Audit Reports

-A A +A

FAA’s Office of Investigations and Professional Responsibility Needs To Enhance Internal Controls for Conducting Administrative Investigations

Requested by the Federal Aviation Administrator
Project ID: 
What We Looked At
The Federal Aviation Administration’s (FAA) Office of Investigations and Professional Responsibility (AXI) conducts administrative investigations and special inquiries on FAA employees and contractors suspected of violating Agency orders, regulations, and policy. The Federal Aviation Administrator asked our office to conduct a review of AXI following a December 2020 Senate Committee report that detailed significant lapses in aviation safety oversight and leadership at FAA. Our audit objective was to assess AXI’s policies, procedures, and practices for conducting administrative investigations and evaluate its compliance with applicable standards or best practices.
What We Found
AXI’s guidance overlaps with and contradicts FAA’s guidance, potentially leaving investigators unclear about their responsibilities. An FAA directive also currently prohibits investigators from concluding whether employees actually engaged in misconduct, which senior AXI officials believe would make their reports more effective. Per the request of the Administrator, we obtained training records to determine if investigators received the necessary indoctrination training. However, AXI’s electronic training system records are not current, making it difficult to track whether agents are fully trained on proper investigative techniques and protocols. In addition, the office lacks internal controls to ensure the appropriate official always reviews and signs investigation reports. As a result, sensitive investigation reports could be issued without management’s awareness. Field investigators also lack clear guidance on referring criminal cases to OIG, and AXI does not have internal controls to ensure that it accounts for investigative requests that it rejects or that do not fall under its authority. Without an accurate record, some cases may get overlooked.
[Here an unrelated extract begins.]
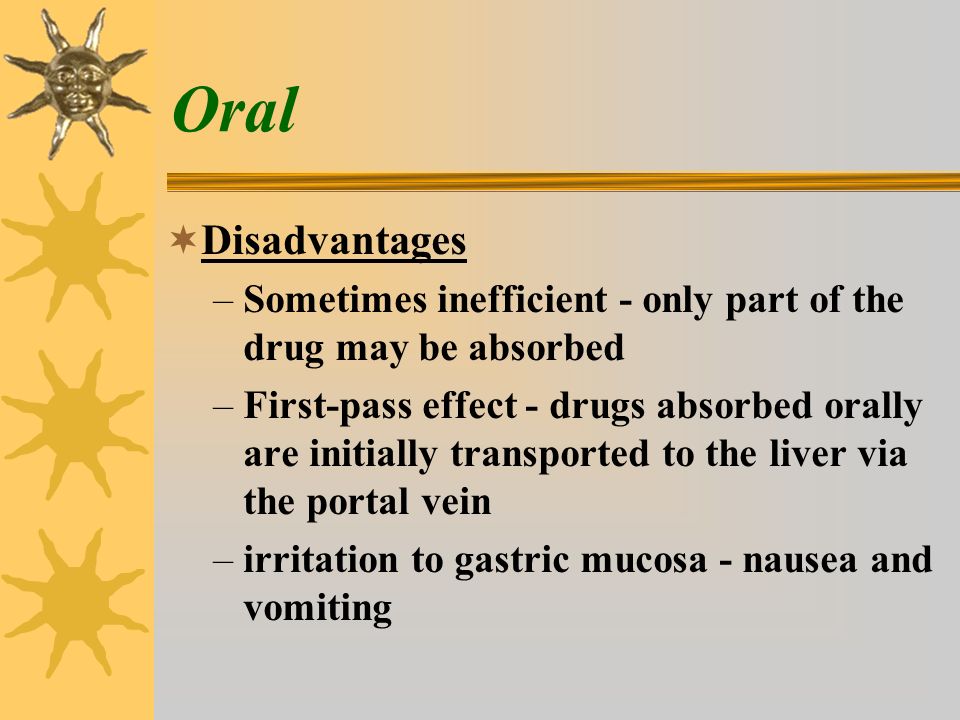 Oral

Disadvantages

– Sometimes inefficient - only part of the drug may be absorbed

– First-pass effect - drugs absorbed orally are initially transported to the liver via the portal vein

– irritation to gastric mucosa - nausea and vomiting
Finally, AXI’s policies, procedures, and practices do not comply with Federal or AXI standards for program reviews, which hinders its ability to ensure investigators meet program requirements, help FAA take effective corrective action against employees who engage in misconduct, and prevent errors from reoccurring.
Our Recommendations
FAA concurred with all 11 of our recommendations to strengthen AXI’s policies, procedures, and practices for conducting administrative investigations.




No. 1 to FAA

Require AXI to develop a process to collect and share best practices for investigators in compliance with AXI guidance.

No. 2 to FAA

Revise Security and Hazardous Materials Safety Order 1600.20 guidance to avoid overlap or contradiction with similar procedures contained in FAA Order 1600.38.

No. 3 to FAA

Revise AXI’s guidance to clarify that investigators should pursue administrative investigations when OIG declines cases for criminal referral.

No. 4 to FAA

Develop and publish roles and responsibilities for AXI deputy director position.

No. 5 to FAA

Develop and implement procedures for investigators to electronically record interviews in accordance with FAA’s Human Resources Policy Manual requirements.

No. 6 to FAA

Develop and implement a management control to credit and account for Agency and non-Agency investigator training courses in AXI’s electronic training system.

No. 7 to FAA

Develop and implement an internal control to ensure that only the management official with requisite signature authority signs for investigative reports.

No. 8 to FAA

Develop and implement procedures consistent with DOT Order 8000.8A to ensure investigators consistently send criminal cases to the Internal Investigations Division Manager and coordinate with OIG’s Office of Investigations on the referral process.

No. 9 to FAA

Develop and implement a management control to require the Internal Investigations Division Manager to track cases that have been rejected by the Internal Investigations Division (AXI-100).

No. 10 to FAA

Develop procedures to ensure the Investigations Standards and Policy Division (AXI-200) maintains auditable documentation, in accordance with established Agency retention periods, to support findings identified in its annual reports of AXI-100 investigation procedures.

No. 11 to FAA

Develop and implement a management control to ensure AXI-200 complies with its Program Reviewer Guide requirements to (a) prepare annual reports, (b) conduct the required number of annual reviews of AXI investigative operations, (c) use consistent investigative and reporting criteria, and (d) identify investigation case numbers when reporting its evaluation of AXI-100’s investigative operations.